● Required work
Restate the data word for word and leave the images out.

Questions about scenes in images
......
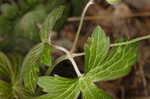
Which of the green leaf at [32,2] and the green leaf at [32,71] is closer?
the green leaf at [32,71]

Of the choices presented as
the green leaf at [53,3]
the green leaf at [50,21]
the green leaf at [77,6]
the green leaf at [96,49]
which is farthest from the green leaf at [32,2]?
the green leaf at [96,49]

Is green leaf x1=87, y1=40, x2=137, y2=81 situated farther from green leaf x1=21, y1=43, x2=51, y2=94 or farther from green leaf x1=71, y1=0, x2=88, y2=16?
green leaf x1=71, y1=0, x2=88, y2=16

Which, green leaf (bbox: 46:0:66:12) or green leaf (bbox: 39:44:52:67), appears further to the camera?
green leaf (bbox: 46:0:66:12)

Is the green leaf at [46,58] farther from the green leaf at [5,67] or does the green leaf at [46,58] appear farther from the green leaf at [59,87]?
the green leaf at [5,67]

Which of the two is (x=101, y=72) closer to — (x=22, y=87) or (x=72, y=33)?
(x=22, y=87)

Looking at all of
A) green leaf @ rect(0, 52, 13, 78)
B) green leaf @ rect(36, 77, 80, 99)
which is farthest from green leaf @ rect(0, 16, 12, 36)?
green leaf @ rect(36, 77, 80, 99)
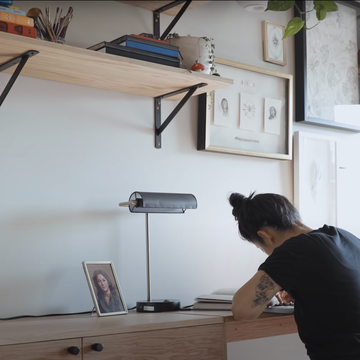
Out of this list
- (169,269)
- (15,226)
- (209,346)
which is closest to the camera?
(209,346)

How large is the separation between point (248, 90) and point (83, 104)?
0.84 meters

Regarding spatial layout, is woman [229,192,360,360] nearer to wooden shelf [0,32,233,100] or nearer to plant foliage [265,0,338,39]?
wooden shelf [0,32,233,100]

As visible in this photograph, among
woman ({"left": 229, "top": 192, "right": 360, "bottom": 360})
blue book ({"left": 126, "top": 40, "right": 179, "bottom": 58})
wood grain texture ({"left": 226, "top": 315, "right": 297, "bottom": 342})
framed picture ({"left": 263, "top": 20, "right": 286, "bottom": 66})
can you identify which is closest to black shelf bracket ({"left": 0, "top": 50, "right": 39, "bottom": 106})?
blue book ({"left": 126, "top": 40, "right": 179, "bottom": 58})

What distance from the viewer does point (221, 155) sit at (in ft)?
7.77

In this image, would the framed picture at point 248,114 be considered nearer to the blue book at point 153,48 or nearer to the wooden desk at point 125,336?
the blue book at point 153,48

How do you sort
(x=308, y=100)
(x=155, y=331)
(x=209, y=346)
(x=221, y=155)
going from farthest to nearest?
(x=308, y=100) → (x=221, y=155) → (x=209, y=346) → (x=155, y=331)

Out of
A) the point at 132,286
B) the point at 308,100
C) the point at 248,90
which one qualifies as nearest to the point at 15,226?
the point at 132,286

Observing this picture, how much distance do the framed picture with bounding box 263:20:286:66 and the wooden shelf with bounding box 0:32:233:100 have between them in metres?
0.65

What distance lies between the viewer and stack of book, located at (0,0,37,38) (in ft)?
4.91

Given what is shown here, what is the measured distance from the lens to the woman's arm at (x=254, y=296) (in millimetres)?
1570

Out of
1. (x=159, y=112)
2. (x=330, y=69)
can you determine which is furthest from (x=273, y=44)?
(x=159, y=112)

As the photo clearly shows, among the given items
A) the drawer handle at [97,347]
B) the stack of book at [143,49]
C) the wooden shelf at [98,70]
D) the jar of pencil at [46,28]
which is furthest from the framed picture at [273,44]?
the drawer handle at [97,347]

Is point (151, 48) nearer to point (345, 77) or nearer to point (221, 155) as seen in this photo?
point (221, 155)

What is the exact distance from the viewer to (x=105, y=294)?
1.82m
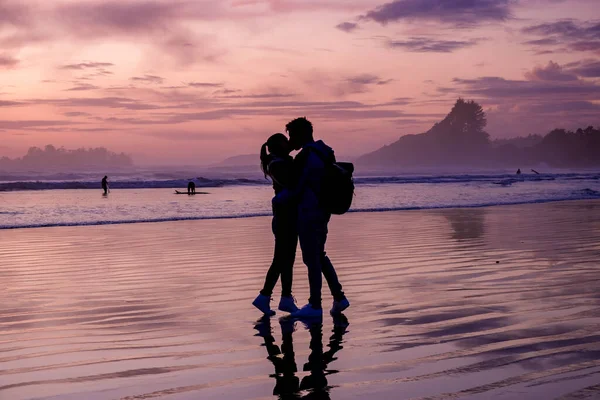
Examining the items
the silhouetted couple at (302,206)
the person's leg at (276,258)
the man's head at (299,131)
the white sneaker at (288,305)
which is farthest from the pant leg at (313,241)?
the man's head at (299,131)

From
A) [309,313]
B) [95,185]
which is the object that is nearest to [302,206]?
[309,313]

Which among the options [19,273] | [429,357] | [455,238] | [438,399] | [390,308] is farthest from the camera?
[455,238]

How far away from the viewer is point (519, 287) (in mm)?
9227

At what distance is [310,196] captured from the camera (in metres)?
7.45

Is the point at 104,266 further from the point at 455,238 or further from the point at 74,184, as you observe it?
the point at 74,184

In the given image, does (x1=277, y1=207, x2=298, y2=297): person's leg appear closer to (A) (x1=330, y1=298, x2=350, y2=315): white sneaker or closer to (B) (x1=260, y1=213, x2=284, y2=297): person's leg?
(B) (x1=260, y1=213, x2=284, y2=297): person's leg

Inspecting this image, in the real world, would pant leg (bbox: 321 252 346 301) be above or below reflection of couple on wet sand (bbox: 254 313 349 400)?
above

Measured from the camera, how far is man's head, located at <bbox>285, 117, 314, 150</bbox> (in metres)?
7.49

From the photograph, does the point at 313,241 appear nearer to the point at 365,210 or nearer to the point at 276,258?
the point at 276,258

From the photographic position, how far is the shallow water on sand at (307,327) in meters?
5.05

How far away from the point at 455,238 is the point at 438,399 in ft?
38.8

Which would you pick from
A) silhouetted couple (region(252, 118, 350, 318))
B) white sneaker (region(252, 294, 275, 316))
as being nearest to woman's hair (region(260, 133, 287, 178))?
silhouetted couple (region(252, 118, 350, 318))

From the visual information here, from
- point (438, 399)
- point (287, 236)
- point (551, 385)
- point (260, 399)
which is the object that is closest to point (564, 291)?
point (287, 236)

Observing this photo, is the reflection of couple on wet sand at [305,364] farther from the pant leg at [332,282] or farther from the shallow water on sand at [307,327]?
the pant leg at [332,282]
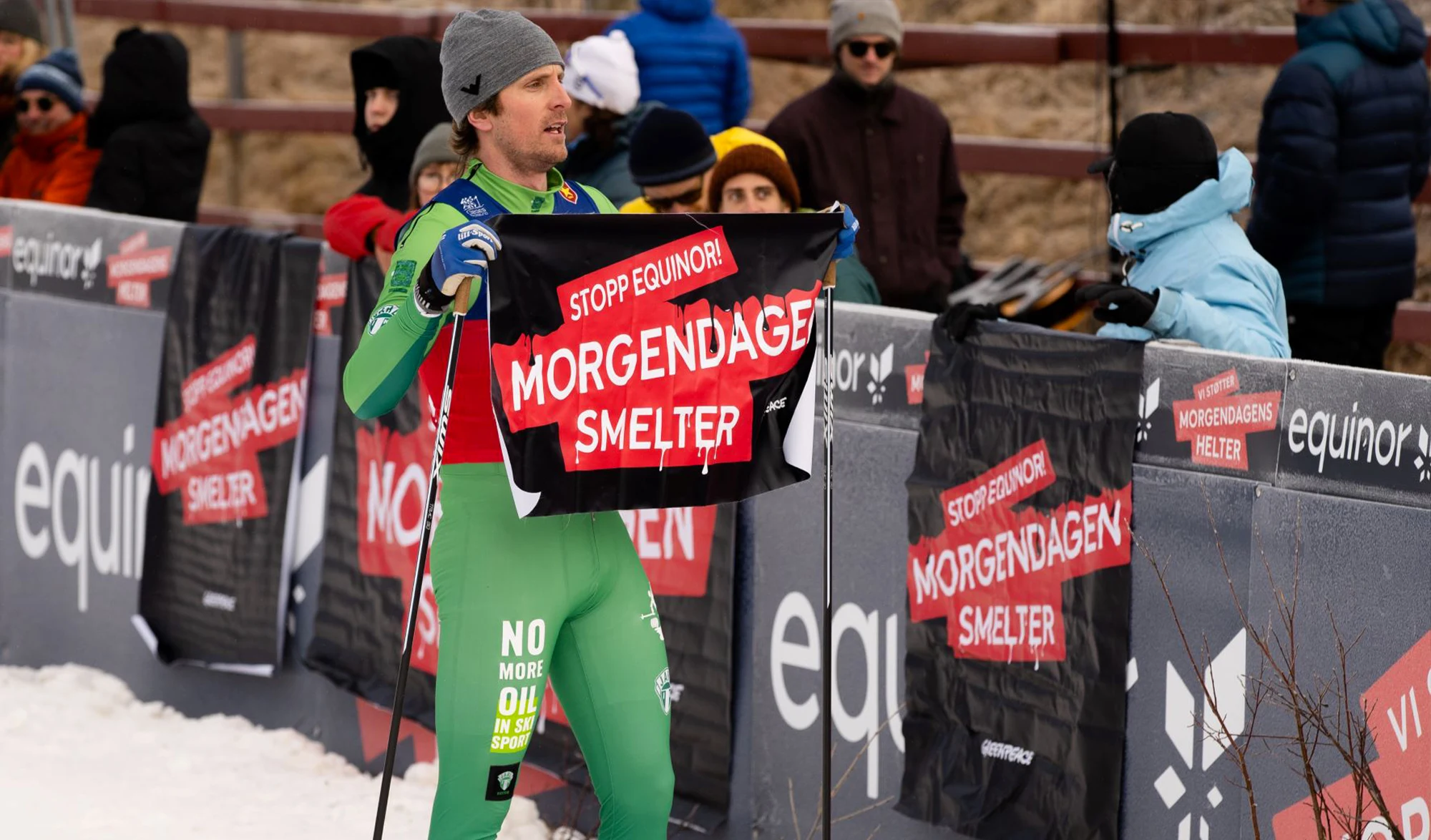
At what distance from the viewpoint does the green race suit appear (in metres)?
4.22

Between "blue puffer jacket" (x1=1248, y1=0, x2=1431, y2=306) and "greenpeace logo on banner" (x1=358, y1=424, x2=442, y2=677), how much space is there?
3.06 meters

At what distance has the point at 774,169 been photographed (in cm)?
674

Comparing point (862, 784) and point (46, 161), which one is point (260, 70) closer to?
point (46, 161)

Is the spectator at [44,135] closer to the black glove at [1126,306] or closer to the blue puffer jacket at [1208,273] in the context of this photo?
the blue puffer jacket at [1208,273]

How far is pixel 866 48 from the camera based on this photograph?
773cm

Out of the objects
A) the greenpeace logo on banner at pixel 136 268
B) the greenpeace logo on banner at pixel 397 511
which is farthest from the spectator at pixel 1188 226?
the greenpeace logo on banner at pixel 136 268

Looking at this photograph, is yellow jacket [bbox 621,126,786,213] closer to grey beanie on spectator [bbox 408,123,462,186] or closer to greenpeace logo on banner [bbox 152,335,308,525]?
grey beanie on spectator [bbox 408,123,462,186]

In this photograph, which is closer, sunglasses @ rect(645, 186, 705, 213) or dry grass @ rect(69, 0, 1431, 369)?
sunglasses @ rect(645, 186, 705, 213)

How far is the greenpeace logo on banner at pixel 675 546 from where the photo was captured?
5.89 m

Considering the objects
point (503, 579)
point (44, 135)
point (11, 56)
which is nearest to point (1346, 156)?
point (503, 579)

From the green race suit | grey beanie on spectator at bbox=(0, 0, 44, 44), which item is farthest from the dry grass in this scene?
the green race suit

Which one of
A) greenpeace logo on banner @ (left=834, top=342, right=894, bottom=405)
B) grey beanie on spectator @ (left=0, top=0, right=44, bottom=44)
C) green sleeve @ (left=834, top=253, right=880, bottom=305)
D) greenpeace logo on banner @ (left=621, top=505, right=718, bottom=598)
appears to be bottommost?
greenpeace logo on banner @ (left=621, top=505, right=718, bottom=598)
......
● Complete answer
Which of the green leaf at [32,2] and the green leaf at [32,71] is closer?
the green leaf at [32,71]

Of the choices presented as
the green leaf at [53,3]
the green leaf at [50,21]
the green leaf at [77,6]
the green leaf at [96,49]
which is farthest from the green leaf at [32,2]?
the green leaf at [96,49]

Is green leaf x1=87, y1=40, x2=137, y2=81 situated farther from green leaf x1=21, y1=43, x2=51, y2=94 or farther from green leaf x1=71, y1=0, x2=88, y2=16?
green leaf x1=71, y1=0, x2=88, y2=16

Which, green leaf (bbox: 46:0:66:12) or green leaf (bbox: 39:44:52:67), appears further to the camera?
green leaf (bbox: 46:0:66:12)

Is the green leaf at [46,58] farther from the green leaf at [5,67] or does the green leaf at [46,58] appear farther from the green leaf at [59,87]?
the green leaf at [5,67]

Which of the two is (x=101, y=72) closer to — (x=22, y=87) or (x=72, y=33)?
(x=22, y=87)

Looking at all of
A) green leaf @ rect(0, 52, 13, 78)
B) green leaf @ rect(36, 77, 80, 99)
which is farthest from green leaf @ rect(0, 16, 12, 36)?
green leaf @ rect(36, 77, 80, 99)
Out of this list
- (169,269)
- (15,226)
- (209,346)
which is closest to the camera?
(209,346)

How large is the separation between point (248, 90) and point (83, 104)?
0.84 meters

Regarding spatial layout, is woman [229,192,360,360] nearer to wooden shelf [0,32,233,100] or nearer to plant foliage [265,0,338,39]?
wooden shelf [0,32,233,100]

As visible in this photograph, among
woman ({"left": 229, "top": 192, "right": 360, "bottom": 360})
blue book ({"left": 126, "top": 40, "right": 179, "bottom": 58})
wood grain texture ({"left": 226, "top": 315, "right": 297, "bottom": 342})
framed picture ({"left": 263, "top": 20, "right": 286, "bottom": 66})
can you identify which is closest to black shelf bracket ({"left": 0, "top": 50, "right": 39, "bottom": 106})?
blue book ({"left": 126, "top": 40, "right": 179, "bottom": 58})

What distance from the viewer does point (221, 155) sit at (in ft)?
7.77

In this image, would the framed picture at point 248,114 be considered nearer to the blue book at point 153,48 or nearer to the wooden desk at point 125,336?
the blue book at point 153,48

How do you sort
(x=308, y=100)
(x=155, y=331)
(x=209, y=346)
(x=221, y=155)
going from farthest to nearest?
(x=308, y=100) → (x=221, y=155) → (x=209, y=346) → (x=155, y=331)

Out of
A) the point at 132,286
B) the point at 308,100
C) the point at 248,90
which one qualifies as nearest to the point at 15,226?
the point at 132,286

Observing this picture, how much distance do the framed picture with bounding box 263:20:286:66 and the wooden shelf with bounding box 0:32:233:100 have between them in metres?
0.65

What distance lies between the viewer and stack of book, located at (0,0,37,38) (in ft)?
4.91

Given what is shown here, what is the measured distance from the lens to the woman's arm at (x=254, y=296) (in millimetres)?
1570

Out of
1. (x=159, y=112)
2. (x=330, y=69)
can you determine which is furthest from (x=273, y=44)?
(x=159, y=112)

As the photo clearly shows, among the given items
A) the drawer handle at [97,347]
B) the stack of book at [143,49]
C) the wooden shelf at [98,70]
D) the jar of pencil at [46,28]
which is furthest from the framed picture at [273,44]?
the drawer handle at [97,347]

Is point (151, 48) nearer to point (345, 77) or nearer to point (221, 155) as seen in this photo?
point (221, 155)

What is the exact distance from the viewer to (x=105, y=294)?
1.82m
Examining the items
the silhouetted couple at (302,206)
the person's leg at (276,258)
the man's head at (299,131)
the white sneaker at (288,305)
which is farthest from the pant leg at (313,241)?
the man's head at (299,131)

From
A) [309,313]
B) [95,185]
which is the object that is nearest to [302,206]?
[309,313]

Which among the options [19,273] | [429,357] | [455,238] | [438,399] | [390,308] is farthest from the camera?
[455,238]

How far away from the viewer is point (519, 287) (in mm)?
9227

At what distance is [310,196] captured from the camera (in metres)?
7.45

Is the point at 104,266 further from the point at 455,238 or further from the point at 74,184, as you observe it?
the point at 74,184

In the given image, does (x1=277, y1=207, x2=298, y2=297): person's leg appear closer to (A) (x1=330, y1=298, x2=350, y2=315): white sneaker or closer to (B) (x1=260, y1=213, x2=284, y2=297): person's leg?
(B) (x1=260, y1=213, x2=284, y2=297): person's leg

Inspecting this image, in the real world, would pant leg (bbox: 321 252 346 301) be above or below reflection of couple on wet sand (bbox: 254 313 349 400)?
above

Measured from the camera, how far is man's head, located at <bbox>285, 117, 314, 150</bbox> (in metres)?
7.49

From the photograph, does the point at 313,241 appear nearer to the point at 365,210 or nearer to the point at 276,258?
the point at 276,258

From the photographic position, how far is the shallow water on sand at (307,327) in meters?
5.05

How far away from the point at 455,238 is the point at 438,399 in ft?
38.8

Which would you pick from
A) silhouetted couple (region(252, 118, 350, 318))
B) white sneaker (region(252, 294, 275, 316))
as being nearest to woman's hair (region(260, 133, 287, 178))?
silhouetted couple (region(252, 118, 350, 318))

From the visual information here, from
- point (438, 399)
- point (287, 236)
- point (551, 385)
- point (260, 399)
which is the object that is closest to point (564, 291)?
point (287, 236)

Observing this photo, is the reflection of couple on wet sand at [305,364] farther from the pant leg at [332,282] or farther from the shallow water on sand at [307,327]?
the pant leg at [332,282]
At what distance from the viewpoint does the green race suit appear (in metres)?
4.22

Between "blue puffer jacket" (x1=1248, y1=0, x2=1431, y2=306) and "greenpeace logo on banner" (x1=358, y1=424, x2=442, y2=677), how much space is there?
3.06 meters

At what distance has the point at 774,169 been photographed (in cm)?
674

Comparing point (862, 784) and point (46, 161), which one is point (260, 70) closer to?
point (46, 161)

Is the spectator at [44,135] closer to the black glove at [1126,306] or closer to the blue puffer jacket at [1208,273] in the context of this photo?
the blue puffer jacket at [1208,273]

How far is pixel 866 48 from the camera based on this photograph?
773cm

Out of the objects
A) the greenpeace logo on banner at pixel 136 268
B) the greenpeace logo on banner at pixel 397 511
which is farthest from the spectator at pixel 1188 226?
the greenpeace logo on banner at pixel 136 268

Looking at this photograph, is yellow jacket [bbox 621,126,786,213] closer to grey beanie on spectator [bbox 408,123,462,186] or closer to greenpeace logo on banner [bbox 152,335,308,525]?
grey beanie on spectator [bbox 408,123,462,186]

In this photograph, which is closer, sunglasses @ rect(645, 186, 705, 213) or dry grass @ rect(69, 0, 1431, 369)?
sunglasses @ rect(645, 186, 705, 213)

How far is the greenpeace logo on banner at pixel 675 546 from where the photo was captured?
5.89 m

Considering the objects
point (503, 579)
point (44, 135)
point (11, 56)
which is nearest to point (1346, 156)?
point (503, 579)

From the green race suit | grey beanie on spectator at bbox=(0, 0, 44, 44), which item is farthest from the dry grass in this scene?
the green race suit

Which one of
A) greenpeace logo on banner @ (left=834, top=342, right=894, bottom=405)
B) grey beanie on spectator @ (left=0, top=0, right=44, bottom=44)
C) green sleeve @ (left=834, top=253, right=880, bottom=305)
D) greenpeace logo on banner @ (left=621, top=505, right=718, bottom=598)
appears to be bottommost?
greenpeace logo on banner @ (left=621, top=505, right=718, bottom=598)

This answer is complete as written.